**Exercise details**
Reproduce word for word the part of the essay on hope below that opens with "Go to the source" and closes with "bursting with it!".

**Exercise text**
----------------------------------------

Sourdough bread. That was the launching pad of her thoughts. We as a people seem to be baking to get through these days of isolation and we are letting other folks know what we’ve been up to . . . the joy of social media. I certainly participate in that Instagram/Facebook/Etc. activity myself, although it’s usually something having to do with what I planted in the garden. It’s fun. It’s sociable. It encourages camaraderie and connects us. But wow, in the hands of someone with limited vision of what life is about (marvelous writer and all), that picture of living yeast rises up into a bleak, humanistic view of the circle of life. It’s fodder for mockery. Hope is something to be grasped at and strained for and is dependent on the whims of time and space. Who in the world is lucky. And who isn’t.

Friend, Family, Dear Ones, may I direct you toward a different thought pattern?

Go to the source of true hope. Real hope.

There is no shortage of HOPE in the Bible. Concrete hope. Solid hope. Hope with skin on. This is the Book of books. There is no need to shake loose of it or to recover from the experience of reading it. Its words are true and trustworthy. Daniel says, “But first I will tell you what is written in the Book of Truth.” (Daniel 10:21 NIV).

If you are weary these days and find yourself grasping for hope, look into the Word of the Lord. It’s bursting with it!

If your Bible contains a concordance in the back, look up “hope” and settle in with a cup of coffee. If you don’t own a Bible or yours does not have a concordance, download the Bible app onto your phone and search the word “hope.” The app looks like this:

These days of isolation are different for each one of us. Some (like me) are primarily at home. Many are going to essential jobs. Still more are working from home. Lots of variations. I personally do not know anyone or have a personal connection to anyone who has died from COVID-19. Think of the teeming numbers who do though. Incomes have been cut in half or elimnated. The strain within households is intense for many reasons.

----------------------------------------

**Recorded data**
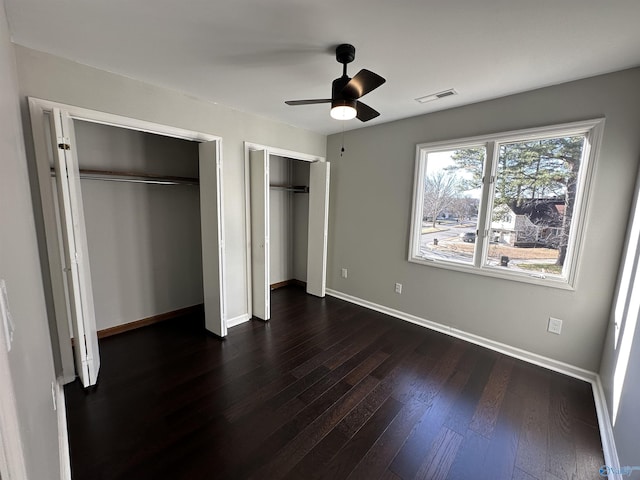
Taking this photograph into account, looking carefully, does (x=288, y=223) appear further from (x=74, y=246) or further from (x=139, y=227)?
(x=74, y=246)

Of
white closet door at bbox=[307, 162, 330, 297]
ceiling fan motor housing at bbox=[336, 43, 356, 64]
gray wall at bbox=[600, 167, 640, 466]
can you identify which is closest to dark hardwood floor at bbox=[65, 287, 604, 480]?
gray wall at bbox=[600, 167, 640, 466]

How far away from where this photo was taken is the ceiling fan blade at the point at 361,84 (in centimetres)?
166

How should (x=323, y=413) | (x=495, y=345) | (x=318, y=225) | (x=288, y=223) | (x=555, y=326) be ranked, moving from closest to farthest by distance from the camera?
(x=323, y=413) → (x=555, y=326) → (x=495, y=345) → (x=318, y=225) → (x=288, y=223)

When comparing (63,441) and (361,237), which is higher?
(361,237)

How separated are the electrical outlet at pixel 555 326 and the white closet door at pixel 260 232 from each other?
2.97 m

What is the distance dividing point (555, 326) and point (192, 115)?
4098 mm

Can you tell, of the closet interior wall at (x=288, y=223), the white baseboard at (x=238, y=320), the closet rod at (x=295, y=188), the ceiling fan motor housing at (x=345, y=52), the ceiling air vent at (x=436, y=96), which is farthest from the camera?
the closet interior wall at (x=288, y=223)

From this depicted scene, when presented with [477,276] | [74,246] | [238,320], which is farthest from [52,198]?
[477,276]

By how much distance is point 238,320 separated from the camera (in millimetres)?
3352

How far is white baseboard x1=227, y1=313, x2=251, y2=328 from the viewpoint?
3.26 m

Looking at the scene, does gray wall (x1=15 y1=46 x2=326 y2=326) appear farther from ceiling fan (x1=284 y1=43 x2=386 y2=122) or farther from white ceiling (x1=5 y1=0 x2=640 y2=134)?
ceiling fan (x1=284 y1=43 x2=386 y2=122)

----------------------------------------

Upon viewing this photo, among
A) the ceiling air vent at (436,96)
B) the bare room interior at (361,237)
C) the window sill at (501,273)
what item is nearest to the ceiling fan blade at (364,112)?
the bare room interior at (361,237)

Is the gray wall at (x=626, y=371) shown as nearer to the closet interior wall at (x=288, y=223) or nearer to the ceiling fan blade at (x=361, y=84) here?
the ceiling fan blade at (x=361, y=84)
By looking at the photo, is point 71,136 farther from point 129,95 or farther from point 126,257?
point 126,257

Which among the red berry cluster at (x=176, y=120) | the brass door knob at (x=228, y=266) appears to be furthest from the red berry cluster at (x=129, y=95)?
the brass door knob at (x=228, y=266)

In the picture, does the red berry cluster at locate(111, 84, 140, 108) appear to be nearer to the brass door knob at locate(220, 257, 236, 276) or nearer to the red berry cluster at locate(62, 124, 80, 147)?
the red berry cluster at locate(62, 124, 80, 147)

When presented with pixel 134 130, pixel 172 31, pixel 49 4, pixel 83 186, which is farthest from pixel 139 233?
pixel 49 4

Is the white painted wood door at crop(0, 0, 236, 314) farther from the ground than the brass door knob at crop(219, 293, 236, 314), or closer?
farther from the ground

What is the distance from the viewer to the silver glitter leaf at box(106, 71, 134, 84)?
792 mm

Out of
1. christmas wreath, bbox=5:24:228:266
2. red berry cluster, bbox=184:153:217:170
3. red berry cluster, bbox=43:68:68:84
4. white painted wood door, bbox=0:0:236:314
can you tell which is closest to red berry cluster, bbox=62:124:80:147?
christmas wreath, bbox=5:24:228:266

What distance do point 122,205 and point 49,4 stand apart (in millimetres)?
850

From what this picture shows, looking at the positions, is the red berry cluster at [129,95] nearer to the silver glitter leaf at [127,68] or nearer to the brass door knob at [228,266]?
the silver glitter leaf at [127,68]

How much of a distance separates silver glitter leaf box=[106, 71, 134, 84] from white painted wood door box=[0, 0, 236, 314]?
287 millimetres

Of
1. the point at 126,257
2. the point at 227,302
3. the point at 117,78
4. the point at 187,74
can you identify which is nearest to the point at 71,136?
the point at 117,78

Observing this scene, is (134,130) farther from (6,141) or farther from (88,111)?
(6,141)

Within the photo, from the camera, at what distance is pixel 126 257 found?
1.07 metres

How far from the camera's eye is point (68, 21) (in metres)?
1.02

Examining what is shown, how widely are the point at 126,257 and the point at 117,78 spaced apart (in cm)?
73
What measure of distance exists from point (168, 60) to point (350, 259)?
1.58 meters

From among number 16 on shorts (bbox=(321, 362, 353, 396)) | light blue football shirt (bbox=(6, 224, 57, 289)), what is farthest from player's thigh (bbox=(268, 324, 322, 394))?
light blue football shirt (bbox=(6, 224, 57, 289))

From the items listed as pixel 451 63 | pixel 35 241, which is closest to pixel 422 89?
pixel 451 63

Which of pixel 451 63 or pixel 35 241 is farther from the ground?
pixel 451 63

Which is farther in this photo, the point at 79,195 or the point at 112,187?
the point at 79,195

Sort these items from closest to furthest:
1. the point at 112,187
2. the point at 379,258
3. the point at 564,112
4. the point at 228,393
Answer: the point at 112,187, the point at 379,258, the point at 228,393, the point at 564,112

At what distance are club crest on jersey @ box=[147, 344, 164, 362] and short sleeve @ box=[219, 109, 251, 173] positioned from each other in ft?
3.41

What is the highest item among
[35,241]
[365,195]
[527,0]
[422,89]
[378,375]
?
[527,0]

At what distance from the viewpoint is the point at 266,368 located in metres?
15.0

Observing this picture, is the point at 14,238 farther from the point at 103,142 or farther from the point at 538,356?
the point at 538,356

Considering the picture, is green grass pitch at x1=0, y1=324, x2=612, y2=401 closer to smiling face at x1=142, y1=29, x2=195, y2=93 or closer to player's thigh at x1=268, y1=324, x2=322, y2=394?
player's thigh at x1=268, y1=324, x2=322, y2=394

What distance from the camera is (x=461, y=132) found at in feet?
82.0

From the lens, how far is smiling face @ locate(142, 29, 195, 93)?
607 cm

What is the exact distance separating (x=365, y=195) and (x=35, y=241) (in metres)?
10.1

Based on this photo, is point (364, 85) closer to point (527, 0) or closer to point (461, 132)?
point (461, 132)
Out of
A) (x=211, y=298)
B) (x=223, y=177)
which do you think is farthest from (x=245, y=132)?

----------------------------------------

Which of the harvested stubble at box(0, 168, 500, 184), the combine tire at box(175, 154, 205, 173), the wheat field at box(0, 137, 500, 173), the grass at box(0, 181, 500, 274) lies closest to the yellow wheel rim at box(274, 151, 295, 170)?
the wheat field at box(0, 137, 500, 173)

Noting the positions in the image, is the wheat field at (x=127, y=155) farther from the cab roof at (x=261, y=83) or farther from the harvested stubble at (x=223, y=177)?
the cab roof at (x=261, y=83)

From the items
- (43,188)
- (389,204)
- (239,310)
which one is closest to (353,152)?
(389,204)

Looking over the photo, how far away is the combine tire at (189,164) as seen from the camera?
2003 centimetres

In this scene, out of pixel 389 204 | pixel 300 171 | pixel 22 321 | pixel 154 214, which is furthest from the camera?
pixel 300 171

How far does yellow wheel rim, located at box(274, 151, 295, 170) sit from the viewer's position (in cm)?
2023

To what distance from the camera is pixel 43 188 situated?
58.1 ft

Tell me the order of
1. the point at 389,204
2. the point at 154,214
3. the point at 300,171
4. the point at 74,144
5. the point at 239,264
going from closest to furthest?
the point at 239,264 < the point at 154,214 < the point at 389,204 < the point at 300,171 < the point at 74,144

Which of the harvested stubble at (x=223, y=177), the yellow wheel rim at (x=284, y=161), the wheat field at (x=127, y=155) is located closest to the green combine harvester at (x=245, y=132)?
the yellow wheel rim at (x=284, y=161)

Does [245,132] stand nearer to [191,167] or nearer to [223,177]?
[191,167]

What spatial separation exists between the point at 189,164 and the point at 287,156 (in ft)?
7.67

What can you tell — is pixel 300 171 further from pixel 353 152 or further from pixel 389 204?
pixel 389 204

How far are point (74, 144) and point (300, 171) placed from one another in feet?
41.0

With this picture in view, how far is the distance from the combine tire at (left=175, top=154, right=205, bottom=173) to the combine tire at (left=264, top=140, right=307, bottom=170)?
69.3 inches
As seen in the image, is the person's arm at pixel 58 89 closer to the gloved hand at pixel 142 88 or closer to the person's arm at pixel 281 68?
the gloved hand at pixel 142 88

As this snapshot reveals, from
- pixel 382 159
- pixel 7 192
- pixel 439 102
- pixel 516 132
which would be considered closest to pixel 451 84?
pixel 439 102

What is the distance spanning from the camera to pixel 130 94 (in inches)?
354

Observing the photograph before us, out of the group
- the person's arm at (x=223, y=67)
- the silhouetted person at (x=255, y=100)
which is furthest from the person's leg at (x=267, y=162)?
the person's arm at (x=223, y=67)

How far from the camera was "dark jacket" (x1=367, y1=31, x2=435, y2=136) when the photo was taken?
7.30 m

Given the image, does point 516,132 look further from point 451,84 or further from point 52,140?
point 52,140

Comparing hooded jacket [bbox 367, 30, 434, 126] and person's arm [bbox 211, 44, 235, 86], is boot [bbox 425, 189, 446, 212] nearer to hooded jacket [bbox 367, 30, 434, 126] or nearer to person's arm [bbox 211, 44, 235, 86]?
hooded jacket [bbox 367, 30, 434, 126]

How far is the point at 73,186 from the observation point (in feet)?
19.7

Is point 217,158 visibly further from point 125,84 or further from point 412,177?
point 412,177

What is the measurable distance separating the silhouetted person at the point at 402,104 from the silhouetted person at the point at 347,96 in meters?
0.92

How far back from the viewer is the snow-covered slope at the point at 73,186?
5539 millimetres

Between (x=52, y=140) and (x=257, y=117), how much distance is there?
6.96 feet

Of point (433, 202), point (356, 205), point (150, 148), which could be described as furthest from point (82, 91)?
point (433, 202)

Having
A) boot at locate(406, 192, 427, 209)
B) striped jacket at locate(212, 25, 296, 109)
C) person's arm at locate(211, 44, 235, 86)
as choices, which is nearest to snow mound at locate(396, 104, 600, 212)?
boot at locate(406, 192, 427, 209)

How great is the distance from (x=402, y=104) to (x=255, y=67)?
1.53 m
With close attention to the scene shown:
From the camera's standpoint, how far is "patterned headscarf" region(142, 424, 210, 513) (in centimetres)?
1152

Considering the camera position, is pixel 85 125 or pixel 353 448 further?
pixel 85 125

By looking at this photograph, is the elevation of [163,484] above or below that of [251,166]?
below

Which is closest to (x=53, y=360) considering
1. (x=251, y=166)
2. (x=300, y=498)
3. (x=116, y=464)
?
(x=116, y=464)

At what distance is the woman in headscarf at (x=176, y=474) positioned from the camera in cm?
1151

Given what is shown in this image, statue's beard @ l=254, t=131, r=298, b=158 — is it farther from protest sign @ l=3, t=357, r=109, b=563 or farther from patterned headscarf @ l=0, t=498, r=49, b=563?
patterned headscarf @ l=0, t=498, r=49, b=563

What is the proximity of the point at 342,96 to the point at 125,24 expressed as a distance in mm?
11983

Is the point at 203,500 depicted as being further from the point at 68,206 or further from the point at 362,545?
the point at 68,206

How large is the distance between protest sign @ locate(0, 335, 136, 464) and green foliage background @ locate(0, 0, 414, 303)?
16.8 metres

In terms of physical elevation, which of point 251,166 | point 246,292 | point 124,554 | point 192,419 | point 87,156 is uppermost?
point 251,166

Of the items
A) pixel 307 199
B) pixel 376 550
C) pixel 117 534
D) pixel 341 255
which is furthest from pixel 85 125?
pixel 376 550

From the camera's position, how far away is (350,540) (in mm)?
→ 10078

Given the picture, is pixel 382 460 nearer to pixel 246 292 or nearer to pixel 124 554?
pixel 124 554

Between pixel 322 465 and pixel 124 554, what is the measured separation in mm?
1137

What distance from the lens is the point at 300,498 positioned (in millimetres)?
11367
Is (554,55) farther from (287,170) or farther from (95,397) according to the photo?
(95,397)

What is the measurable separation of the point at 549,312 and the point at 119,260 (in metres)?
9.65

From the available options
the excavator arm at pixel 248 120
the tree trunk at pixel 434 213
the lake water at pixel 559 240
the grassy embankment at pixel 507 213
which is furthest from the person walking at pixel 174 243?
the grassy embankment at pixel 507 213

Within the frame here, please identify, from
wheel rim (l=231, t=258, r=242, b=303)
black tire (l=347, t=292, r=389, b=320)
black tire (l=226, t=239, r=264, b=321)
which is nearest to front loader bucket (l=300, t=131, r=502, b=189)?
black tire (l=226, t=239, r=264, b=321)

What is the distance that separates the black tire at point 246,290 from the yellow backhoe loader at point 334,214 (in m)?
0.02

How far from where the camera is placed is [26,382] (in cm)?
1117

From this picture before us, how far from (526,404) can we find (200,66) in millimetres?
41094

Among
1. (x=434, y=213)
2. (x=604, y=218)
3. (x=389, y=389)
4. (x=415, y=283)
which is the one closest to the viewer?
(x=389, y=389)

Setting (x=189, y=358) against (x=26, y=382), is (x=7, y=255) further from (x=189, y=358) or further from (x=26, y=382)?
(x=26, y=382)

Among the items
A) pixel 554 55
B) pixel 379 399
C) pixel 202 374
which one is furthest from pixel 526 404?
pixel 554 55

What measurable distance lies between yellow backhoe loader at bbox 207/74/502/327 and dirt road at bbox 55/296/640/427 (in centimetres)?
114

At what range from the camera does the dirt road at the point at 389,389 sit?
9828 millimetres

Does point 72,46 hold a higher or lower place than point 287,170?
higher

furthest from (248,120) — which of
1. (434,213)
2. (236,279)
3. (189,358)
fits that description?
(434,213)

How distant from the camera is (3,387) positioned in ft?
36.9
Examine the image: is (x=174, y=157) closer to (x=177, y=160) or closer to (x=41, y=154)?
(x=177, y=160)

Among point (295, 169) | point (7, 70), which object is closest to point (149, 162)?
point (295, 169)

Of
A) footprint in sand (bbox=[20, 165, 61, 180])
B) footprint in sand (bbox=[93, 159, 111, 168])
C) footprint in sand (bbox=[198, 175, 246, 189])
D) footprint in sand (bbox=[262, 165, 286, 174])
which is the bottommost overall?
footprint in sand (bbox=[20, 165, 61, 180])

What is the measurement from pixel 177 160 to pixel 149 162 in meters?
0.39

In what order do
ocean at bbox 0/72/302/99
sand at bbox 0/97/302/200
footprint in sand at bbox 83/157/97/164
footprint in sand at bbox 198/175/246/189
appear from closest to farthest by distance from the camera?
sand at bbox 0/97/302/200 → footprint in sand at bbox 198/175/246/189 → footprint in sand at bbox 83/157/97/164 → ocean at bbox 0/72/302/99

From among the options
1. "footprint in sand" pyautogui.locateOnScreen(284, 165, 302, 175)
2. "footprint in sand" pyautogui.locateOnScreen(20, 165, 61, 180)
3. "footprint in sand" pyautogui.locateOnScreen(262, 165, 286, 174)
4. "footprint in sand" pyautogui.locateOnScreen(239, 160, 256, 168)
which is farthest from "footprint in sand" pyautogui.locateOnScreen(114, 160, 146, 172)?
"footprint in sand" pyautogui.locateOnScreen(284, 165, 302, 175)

----------------------------------------

**Solution to the exercise**
Go to the source of true hope. Real hope.

There is no shortage of HOPE in the Bible. Concrete hope. Solid hope. Hope with skin on. This is the Book of books. There is no need to shake loose of it or to recover from the experience of reading it. Its words are true and trustworthy. Daniel says, “But first I will tell you what is written in the Book of Truth.” (Daniel 10:21 NIV).

If you are weary these days and find yourself grasping for hope, look into the Word of the Lord. It’s bursting with it!